Good blood glucose control may help prevent or delay the onset of further problems. Foot care is an important part of treatment as well. People with neuropathy need to inspect their feet daily for any injuries. Untreated injuries increase the risk of infected foot sores and amputation. Treatment also includes pain relief and other medications as needed, depending on the type of nerve damage. Smoking increases the risk of foot problems and amputation.

In summary, biothesiometer is an important device that detects peripheral neuropathy and grades its severity. Hence biothesiometer may be used to predict the future development of neuropathic foot ulcers and chances of amputations may be reduced.
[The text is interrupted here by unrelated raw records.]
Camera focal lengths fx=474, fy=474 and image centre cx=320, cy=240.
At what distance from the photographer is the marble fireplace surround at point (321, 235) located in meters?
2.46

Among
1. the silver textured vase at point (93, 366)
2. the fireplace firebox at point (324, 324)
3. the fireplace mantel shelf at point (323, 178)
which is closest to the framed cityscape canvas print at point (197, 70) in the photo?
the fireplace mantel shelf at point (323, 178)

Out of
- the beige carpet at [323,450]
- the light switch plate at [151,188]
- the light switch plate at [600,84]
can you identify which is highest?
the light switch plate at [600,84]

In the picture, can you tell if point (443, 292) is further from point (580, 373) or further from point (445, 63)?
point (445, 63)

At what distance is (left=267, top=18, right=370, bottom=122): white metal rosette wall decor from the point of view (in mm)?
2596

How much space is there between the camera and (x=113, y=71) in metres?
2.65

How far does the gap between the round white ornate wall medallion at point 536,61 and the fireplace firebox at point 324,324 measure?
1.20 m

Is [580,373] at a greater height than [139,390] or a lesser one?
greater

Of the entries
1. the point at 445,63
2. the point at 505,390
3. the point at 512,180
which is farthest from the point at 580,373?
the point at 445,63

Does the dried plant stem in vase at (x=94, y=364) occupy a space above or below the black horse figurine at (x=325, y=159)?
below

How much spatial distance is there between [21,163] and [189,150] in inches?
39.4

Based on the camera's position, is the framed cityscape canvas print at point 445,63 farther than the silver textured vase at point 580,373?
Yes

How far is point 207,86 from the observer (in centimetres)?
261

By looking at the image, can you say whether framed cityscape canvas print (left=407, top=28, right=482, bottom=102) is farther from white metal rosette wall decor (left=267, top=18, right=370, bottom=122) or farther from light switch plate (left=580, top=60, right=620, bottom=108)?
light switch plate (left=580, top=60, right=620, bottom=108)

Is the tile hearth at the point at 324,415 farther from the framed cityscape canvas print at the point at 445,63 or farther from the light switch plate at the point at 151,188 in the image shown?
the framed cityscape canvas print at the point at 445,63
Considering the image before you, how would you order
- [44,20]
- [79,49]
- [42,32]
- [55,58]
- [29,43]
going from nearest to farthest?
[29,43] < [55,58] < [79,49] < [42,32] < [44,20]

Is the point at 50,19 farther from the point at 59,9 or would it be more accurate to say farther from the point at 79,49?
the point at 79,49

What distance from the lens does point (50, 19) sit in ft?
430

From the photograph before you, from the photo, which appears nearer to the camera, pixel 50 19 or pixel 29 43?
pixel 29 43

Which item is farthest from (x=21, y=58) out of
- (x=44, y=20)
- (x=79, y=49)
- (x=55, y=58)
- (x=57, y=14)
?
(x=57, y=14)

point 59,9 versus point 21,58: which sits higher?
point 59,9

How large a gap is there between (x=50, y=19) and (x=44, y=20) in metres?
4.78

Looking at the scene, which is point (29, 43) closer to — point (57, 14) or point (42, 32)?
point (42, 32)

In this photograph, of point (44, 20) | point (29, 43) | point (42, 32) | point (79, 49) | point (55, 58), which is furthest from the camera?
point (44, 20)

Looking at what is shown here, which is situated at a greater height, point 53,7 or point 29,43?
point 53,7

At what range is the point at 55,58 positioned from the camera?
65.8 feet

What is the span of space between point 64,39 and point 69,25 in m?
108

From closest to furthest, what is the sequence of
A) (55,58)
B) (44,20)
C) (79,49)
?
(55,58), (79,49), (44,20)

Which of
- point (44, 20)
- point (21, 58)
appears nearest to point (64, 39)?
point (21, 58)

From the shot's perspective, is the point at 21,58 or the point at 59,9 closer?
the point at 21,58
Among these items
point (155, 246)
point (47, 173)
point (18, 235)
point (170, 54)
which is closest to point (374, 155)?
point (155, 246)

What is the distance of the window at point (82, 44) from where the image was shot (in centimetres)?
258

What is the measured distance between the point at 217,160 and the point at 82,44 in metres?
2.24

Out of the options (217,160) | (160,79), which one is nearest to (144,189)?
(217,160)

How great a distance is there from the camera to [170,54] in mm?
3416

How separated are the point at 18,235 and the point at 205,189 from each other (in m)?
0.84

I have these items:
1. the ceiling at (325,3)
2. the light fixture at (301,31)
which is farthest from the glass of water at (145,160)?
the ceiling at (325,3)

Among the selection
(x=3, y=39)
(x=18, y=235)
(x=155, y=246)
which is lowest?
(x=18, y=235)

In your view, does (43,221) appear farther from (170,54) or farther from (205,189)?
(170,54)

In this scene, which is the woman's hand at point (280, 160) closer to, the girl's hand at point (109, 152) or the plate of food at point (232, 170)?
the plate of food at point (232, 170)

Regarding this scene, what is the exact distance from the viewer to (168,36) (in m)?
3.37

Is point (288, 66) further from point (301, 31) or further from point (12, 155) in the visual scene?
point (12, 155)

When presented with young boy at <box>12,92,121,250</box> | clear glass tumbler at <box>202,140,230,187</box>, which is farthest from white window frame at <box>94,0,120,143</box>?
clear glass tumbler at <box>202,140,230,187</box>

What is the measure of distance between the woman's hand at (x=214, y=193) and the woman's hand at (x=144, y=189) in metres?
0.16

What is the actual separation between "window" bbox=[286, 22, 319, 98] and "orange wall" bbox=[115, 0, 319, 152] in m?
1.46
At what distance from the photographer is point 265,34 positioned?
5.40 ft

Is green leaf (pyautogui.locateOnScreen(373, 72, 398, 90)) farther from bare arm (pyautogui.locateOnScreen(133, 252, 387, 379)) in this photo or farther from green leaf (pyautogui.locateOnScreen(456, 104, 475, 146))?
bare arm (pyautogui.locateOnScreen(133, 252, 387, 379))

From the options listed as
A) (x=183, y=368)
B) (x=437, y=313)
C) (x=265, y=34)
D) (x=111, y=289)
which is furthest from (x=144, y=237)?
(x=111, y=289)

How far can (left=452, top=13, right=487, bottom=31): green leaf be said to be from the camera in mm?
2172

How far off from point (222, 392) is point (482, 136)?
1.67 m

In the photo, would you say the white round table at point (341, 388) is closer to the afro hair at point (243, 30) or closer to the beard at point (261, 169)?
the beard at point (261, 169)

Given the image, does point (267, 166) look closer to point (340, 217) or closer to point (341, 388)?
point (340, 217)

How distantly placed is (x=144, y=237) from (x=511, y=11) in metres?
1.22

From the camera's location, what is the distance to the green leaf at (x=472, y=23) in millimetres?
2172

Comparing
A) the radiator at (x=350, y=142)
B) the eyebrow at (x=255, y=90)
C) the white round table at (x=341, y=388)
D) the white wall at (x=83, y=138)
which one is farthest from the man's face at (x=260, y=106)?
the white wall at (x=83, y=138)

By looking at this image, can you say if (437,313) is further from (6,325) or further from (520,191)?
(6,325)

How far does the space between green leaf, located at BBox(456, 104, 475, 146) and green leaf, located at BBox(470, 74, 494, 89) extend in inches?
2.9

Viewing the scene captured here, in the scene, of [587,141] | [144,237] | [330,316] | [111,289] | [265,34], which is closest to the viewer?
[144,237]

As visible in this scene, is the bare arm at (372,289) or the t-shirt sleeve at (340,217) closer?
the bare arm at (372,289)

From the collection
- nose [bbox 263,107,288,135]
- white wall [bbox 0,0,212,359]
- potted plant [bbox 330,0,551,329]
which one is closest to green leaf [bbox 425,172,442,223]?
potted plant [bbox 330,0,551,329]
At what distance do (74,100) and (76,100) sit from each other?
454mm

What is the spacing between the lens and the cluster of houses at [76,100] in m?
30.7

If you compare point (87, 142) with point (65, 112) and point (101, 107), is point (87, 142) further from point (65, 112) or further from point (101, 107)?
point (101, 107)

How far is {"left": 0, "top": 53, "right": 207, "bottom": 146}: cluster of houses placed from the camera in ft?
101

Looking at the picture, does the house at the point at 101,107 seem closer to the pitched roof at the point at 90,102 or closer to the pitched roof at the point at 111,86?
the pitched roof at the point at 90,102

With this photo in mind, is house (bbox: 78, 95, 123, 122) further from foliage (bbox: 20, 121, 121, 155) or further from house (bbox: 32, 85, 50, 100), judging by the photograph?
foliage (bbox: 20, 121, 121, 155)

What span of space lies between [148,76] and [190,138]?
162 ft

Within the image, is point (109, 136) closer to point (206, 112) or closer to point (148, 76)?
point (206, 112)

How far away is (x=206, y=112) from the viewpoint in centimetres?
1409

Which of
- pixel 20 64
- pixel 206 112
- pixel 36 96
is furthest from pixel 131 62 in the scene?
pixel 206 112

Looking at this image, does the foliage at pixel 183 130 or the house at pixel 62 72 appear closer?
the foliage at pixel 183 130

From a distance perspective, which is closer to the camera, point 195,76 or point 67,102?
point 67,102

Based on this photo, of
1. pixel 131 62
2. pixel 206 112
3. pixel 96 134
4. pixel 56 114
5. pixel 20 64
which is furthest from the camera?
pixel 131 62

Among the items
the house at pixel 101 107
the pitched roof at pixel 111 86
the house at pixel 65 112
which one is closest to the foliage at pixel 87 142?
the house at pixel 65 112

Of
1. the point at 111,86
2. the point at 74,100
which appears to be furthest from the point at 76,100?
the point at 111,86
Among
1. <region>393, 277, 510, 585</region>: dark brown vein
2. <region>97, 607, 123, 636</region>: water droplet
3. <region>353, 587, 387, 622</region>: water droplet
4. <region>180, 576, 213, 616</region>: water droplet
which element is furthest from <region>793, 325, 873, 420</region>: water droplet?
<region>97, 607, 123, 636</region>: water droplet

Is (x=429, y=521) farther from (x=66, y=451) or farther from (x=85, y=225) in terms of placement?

Prevent the preventable. 


References: 1. Jayaprakash, P., Bhansali, A., Bhansali, S., Dutta, P., Anantharaman, R., Shanmugasundar, G., & Ravikiran, M. (2011). Validation of bedside methods in evaluation of diabetic peripheral neuropathy. The Indian journal of medical research, 133(6), 645–649. 2. Bloom, S., Till, S., Sönksen, P., & Smith, S. (1984). Use of a biothesiometer to measure individual vibration thresholds and their variation in 519 non-diabetic subjects. British Medical Journal (Clinical Research Ed.), 288(6433), 1793–1795. 3. International Diabetes Federation. IDF Diabetes Atlas, International Diabetes Federation. 6th Ed. Bruxelles, Belgium; 2013 4. Yang, Z., Zhang, Y., Chen, R., Huang, Y., Ji, L., Sun, F., Hong, T., & Zhan, S. (2018). Simple tests to screen for diabetic peripheral neuropathy. The Cochrane Database of Systematic Reviews, 2018(7), CD010975. 5. Davis, E. A., Jones, T. W., Walsh, P., & Byrne, G. C. (1997). The Use of Biothesiometry to Detect Neuropathy in Children and Adolescents With IDDM. Diabetes Care, 20(9), 1448–1453. doi:10.2337/diacare.20.9.1448 6. Abhilash, P., Manasa, M., Subrahmanyam, B. S., Venkateshwarlu, E., Goverdhan, P., Nagesh, A., Reddy, G. A., & Sharvana Bhava, B. S. (2016). Efficacy of Epalrestat, Duloxetine and Epalrestat in Combination with Methylcobalamine in Diabetic Peripheral Neuropathy. Romanian Journal of Diabetes Nutrition and Metabolic Diseases, 23(4), 361–367.